Nearly three dozen area school superintendents called on Gov. Kathy Hochul to chart an exit strategy regarding the requirement for students to wear face masks as the pandemic reaches two years.
The 31 area school chiefs urged Hochul and New York Department of Health Commissioner Mary T. Bassett to work with school leaders on a “Pathway To Normalcy” for New York students.
The joint letter, dated Thursday, was signed by superintendents in Saratoga, Washington, Warren, Hamilton, and Essex counties, from a Saratoga Springs-based BOCES.
It asked the state to consider working with school leaders to develop a pathway to normalcy that consists of a roadmap on masking and promoting extracurricular activities that “see the whole student.”
“While we all understand the need for masking during high rates of transmission, providing specific metrics for when this requirement can be optional as transmission rates decrease or vaccination rates reach a certain threshold is essential to maintaining our focus on teaching and learning,” the letter read.
The superintendents said current guidelines were challenging participation in afterschool and extracurricular activities, essential components of education that are more important than ever during the pandemic.
“We support and advocate vaccination efforts within our communities, however, there is a disconnect of logic between school day events [e.g., PE class, student group work] and afterschool events [e.g., chess club and athletics], which makes it very difficult to explain to our parents and caregivers,” the letter said.
Mechanicville City School District Superintendent Bruce Potter said it has reached the point that families can decide if they want to wear masks.

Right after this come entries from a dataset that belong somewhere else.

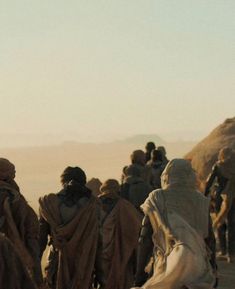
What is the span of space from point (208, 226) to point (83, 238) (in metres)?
2.66

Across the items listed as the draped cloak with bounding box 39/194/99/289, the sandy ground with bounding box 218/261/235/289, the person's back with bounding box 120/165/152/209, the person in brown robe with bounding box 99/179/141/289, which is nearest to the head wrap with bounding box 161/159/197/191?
the draped cloak with bounding box 39/194/99/289

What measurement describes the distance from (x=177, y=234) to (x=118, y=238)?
18.0ft

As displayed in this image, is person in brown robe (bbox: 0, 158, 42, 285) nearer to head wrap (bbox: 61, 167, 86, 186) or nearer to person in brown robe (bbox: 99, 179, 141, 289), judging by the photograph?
head wrap (bbox: 61, 167, 86, 186)

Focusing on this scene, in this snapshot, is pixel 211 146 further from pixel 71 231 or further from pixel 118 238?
pixel 71 231

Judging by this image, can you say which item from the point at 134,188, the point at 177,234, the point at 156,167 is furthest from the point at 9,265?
the point at 156,167

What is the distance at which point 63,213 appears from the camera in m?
11.9

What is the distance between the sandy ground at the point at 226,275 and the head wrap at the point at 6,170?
7266 millimetres

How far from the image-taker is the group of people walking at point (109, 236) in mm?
9383

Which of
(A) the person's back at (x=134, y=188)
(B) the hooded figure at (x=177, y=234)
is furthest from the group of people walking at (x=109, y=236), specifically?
(A) the person's back at (x=134, y=188)

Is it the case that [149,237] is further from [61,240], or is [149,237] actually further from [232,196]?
[232,196]

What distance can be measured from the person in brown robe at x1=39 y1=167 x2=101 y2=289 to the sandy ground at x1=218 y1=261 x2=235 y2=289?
5.85 meters

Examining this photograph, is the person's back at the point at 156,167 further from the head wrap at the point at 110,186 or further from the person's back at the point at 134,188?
the head wrap at the point at 110,186

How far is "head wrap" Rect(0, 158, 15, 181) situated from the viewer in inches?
443

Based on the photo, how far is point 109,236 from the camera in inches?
587
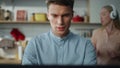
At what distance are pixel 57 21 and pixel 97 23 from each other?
1.90 meters

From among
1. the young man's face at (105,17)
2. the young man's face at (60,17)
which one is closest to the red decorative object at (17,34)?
Answer: the young man's face at (105,17)

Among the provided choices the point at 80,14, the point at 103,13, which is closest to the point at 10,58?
the point at 80,14

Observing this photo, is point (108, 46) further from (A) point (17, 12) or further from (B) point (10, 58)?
(A) point (17, 12)

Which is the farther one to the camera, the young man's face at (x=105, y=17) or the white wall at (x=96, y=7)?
the white wall at (x=96, y=7)

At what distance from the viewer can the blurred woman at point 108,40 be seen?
Answer: 121 centimetres

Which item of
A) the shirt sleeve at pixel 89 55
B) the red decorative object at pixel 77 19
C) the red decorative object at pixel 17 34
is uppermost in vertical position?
the red decorative object at pixel 77 19

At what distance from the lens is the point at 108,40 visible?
4.09 ft

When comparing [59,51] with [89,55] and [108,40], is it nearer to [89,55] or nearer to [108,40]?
[89,55]

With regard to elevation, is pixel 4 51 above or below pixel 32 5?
below

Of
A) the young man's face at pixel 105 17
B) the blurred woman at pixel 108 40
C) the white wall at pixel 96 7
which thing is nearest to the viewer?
the blurred woman at pixel 108 40

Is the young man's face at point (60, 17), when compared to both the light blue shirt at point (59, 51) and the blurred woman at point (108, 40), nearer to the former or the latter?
the light blue shirt at point (59, 51)

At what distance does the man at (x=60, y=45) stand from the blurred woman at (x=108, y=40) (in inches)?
19.6

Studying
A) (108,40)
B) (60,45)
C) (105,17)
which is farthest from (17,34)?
(60,45)

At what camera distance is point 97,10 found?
2.48 m
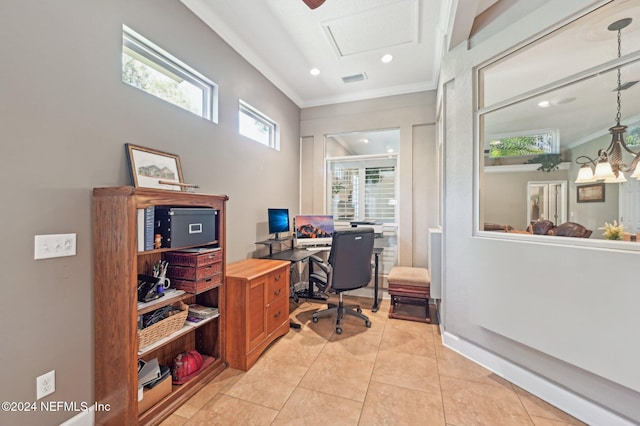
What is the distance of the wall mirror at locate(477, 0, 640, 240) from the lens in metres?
1.58

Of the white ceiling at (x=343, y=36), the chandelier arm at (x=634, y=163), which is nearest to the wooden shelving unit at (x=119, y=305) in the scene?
the white ceiling at (x=343, y=36)

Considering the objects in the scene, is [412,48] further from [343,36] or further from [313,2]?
[313,2]

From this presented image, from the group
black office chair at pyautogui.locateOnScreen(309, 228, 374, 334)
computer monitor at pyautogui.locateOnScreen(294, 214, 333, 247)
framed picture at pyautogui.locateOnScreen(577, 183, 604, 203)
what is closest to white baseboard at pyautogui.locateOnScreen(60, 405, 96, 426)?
black office chair at pyautogui.locateOnScreen(309, 228, 374, 334)

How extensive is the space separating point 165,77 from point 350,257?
7.88ft

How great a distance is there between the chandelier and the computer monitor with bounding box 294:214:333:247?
2.76 meters

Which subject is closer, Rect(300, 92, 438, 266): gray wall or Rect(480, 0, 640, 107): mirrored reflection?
Rect(480, 0, 640, 107): mirrored reflection

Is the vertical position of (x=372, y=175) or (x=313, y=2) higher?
(x=313, y=2)

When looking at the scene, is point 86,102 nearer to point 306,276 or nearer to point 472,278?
point 472,278

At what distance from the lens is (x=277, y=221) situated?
3.51 meters

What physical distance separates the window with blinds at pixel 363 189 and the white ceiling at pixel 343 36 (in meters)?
1.17

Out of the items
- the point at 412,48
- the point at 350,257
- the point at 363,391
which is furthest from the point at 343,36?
the point at 363,391

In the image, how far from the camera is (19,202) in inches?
50.8

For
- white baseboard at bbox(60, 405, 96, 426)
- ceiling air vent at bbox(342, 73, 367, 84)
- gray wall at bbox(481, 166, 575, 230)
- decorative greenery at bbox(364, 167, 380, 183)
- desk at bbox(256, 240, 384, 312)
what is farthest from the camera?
decorative greenery at bbox(364, 167, 380, 183)

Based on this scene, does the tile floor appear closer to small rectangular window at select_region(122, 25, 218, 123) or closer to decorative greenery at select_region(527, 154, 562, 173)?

That’s because of the availability of rapid COVID tests, along with systems in place that have districts partnering with families to have their children stay home and get tested when they’re developing symptoms and not feeling well, he said.
“We understand the science behind mask-wearing as a strong mitigation strategy, especially in schools,” Potter said in an interview Friday.

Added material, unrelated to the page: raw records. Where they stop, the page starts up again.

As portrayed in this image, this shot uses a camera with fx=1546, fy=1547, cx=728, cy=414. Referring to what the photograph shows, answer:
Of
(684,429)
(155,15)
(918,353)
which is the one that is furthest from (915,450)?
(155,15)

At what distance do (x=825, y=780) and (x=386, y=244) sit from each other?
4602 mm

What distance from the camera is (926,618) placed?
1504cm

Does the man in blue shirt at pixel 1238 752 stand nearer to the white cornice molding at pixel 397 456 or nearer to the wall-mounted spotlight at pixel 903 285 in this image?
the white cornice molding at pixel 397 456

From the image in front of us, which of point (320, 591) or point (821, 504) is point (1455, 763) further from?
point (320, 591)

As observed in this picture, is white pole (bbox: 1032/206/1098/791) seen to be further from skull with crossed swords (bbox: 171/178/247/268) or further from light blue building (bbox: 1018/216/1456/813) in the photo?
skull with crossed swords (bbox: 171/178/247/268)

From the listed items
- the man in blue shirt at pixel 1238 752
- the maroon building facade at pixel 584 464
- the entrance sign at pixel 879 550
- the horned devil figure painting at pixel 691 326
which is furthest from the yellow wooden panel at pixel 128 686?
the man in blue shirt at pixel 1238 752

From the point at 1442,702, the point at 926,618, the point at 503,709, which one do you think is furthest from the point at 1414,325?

“But when the mask mandate went out in August, it was just, ‘everyone in schools wear masks,’ and there was no until or about or why or how,” he said. “We need a path to normalcy because we know so much more now.”

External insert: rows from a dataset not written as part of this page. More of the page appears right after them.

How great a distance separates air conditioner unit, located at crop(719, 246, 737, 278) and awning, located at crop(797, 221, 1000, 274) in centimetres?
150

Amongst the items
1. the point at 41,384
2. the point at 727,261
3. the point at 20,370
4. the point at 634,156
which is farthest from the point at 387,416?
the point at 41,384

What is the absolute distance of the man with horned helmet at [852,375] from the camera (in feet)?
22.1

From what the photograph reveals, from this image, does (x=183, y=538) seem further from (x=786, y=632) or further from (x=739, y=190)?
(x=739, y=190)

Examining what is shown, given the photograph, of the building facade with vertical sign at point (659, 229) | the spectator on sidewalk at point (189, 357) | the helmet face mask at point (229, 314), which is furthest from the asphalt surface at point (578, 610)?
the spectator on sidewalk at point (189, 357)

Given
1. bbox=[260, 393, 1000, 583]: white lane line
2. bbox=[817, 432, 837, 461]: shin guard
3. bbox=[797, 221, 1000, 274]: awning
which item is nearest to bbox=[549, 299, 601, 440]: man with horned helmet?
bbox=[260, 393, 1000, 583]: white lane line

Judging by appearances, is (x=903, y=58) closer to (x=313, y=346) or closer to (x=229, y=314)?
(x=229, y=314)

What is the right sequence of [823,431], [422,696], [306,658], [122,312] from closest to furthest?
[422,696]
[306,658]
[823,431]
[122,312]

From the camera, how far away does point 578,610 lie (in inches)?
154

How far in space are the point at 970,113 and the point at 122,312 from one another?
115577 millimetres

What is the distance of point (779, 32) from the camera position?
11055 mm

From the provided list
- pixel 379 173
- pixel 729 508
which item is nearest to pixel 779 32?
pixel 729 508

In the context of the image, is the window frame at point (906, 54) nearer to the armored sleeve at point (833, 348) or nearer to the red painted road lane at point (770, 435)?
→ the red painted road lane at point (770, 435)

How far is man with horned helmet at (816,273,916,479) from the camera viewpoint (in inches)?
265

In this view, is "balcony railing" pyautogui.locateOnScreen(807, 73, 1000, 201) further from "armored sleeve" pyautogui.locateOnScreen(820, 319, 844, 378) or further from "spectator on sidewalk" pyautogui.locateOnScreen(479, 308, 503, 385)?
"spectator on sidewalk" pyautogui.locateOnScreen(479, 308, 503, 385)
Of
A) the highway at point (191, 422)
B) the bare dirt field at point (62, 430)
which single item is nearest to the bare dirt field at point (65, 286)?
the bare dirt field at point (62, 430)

The state has to have a plan to remove masks, Potter said, and “it can’t be snuck up on us because of a court ruling on Long Island.”
After a day of confusion, face masks were back in schools across the state Wednesday, after an appeals judge restored New York’s mask order the previous day.
On Monday, a judge in a lower court ruled that Hochul’s administration lacked the authority to mandate that people wear masks while indoors during the COVID-19 pandemic.
The pandemic began in March 2020, forcing schools to conduct classes remotely throughout the following school year. Districts throughout the state returned to in-person learning in fall 2021, with all students and school personnel wearing face masks.
Potter pointed out that contact tracing is no longer being conducted, and as a result, there’s no longer a need for students to quarantine after having been in proximity to people who tested positive for the virus.
“We have very little spread in schools,” he said. “We need to know, based on some sound reasoning, as to when should mask-wearing become optional or family choice?”
Students’ social-emotional wellbeing is off-kilter when schools are not normal, and it’s time for the state to get students back to a normal school experience that does not include wearing masks, Potter said.
“What does that transition look like? Because it’s wear masks, wear masks, wear masks and then all of a sudden you don’t have to,” he said. “So that information — that messaging — is really confusing to our families.”
The court developments caused confusion in Saratoga Springs, where a Facebook group Moving Saratoga Forward criticized a teacher at Caroline Street Elementary School who had given a student a mask to wear.
The school then received phone calls that prompted a police response.
“It doesn’t matter what side you’re on — once a message is out without explanation or clarity — that’s the only message they hear and that is not the fault of the recipient,” the Mechanicville official said. “Because you tell somebody something and that’s true for now. So across the state, you had a lot of families thinking that this was all over.”
Having said all that, Potter said it’s better to have to wear masks than revert to remote learning, which he said: “was not a good viable option for the majority of our children.”